McCrory, a former Charlotte mayor, hasn’t been shy in dangling the incentives in front of potential employers and cites as his biggest achievement landing MetLife, which will add 2,622 jobs in Cary and Charlotte.
State officials also aren’t downplaying the rumors in business circles that North Carolina is in the running for an automobile plant of some kind.
But the governor could have given more credibility to his argument for more money if he had acknowledged the failures and suggested ways to avoid them. His administration also should focus on how to recruit more business and more jobs for rural areas, which have seen only a small investment out of this incentive fund.
And here is something that McCrory and his Republican mates who control the General Assembly had best remember: Good companies, those with the highest-paying jobs and enlightened management, look beyond monetary incentives. They look, for example, at education.
Will their workers have good public schools for their children? Is the teaching force not just adequate but exceptional? Does the state provide enough money to support the schools?
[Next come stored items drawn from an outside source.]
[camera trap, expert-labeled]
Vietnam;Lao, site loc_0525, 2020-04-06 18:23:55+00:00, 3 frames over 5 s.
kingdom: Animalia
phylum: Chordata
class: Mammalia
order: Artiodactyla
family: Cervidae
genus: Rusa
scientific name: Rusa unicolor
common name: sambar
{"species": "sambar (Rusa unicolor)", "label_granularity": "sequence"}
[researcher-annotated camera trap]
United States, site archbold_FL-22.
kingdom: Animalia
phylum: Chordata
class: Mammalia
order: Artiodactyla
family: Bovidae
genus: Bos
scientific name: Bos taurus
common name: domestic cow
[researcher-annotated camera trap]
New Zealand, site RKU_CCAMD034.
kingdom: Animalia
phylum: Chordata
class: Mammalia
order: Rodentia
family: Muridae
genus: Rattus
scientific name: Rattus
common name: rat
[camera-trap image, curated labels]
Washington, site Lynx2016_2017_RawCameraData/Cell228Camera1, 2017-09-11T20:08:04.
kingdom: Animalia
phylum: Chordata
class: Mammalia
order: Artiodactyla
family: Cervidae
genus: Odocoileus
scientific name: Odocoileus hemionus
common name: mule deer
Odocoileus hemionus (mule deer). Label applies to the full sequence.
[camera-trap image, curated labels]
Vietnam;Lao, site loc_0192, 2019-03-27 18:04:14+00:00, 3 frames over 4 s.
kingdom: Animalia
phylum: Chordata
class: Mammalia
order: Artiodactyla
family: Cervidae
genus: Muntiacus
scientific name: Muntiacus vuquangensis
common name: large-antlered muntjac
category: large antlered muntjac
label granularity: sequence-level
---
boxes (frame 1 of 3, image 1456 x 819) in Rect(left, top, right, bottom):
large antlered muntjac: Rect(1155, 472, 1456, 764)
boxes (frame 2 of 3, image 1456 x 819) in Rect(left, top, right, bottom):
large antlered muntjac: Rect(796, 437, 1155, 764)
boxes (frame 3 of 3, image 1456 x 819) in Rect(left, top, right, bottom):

Are graduation and college-attendance rates high?
More than money magnets
North Carolina, with GOP legislators making public schools something of a political target and with teacher pay still far too low, needs to invest in those “incentives,” in the things that will benefit all workers and their families.
The strongest advocates of incentives argue that because the JDIG grants pay out only when companies reach their hiring and investment targets, they’re well worth it, especially when balanced against the revenue from new income taxes and the spending of those new workers.
It’s not a bad argument, as long as everything goes according to plan, which apparently hasn’t been the case more than half the time.
The state’s incentives program might have virtues, but it doesn’t appear it’s time to pour more money into it without retooling it to make its outcomes more predictable. A MetLife deal is fine, but it can’t be used to justify millions more taxpayers dollars in JDIG.
The governor wants and needs some success stories in an administration that hasn’t had many, political or financial. But those stories need to be more than wishful thinking.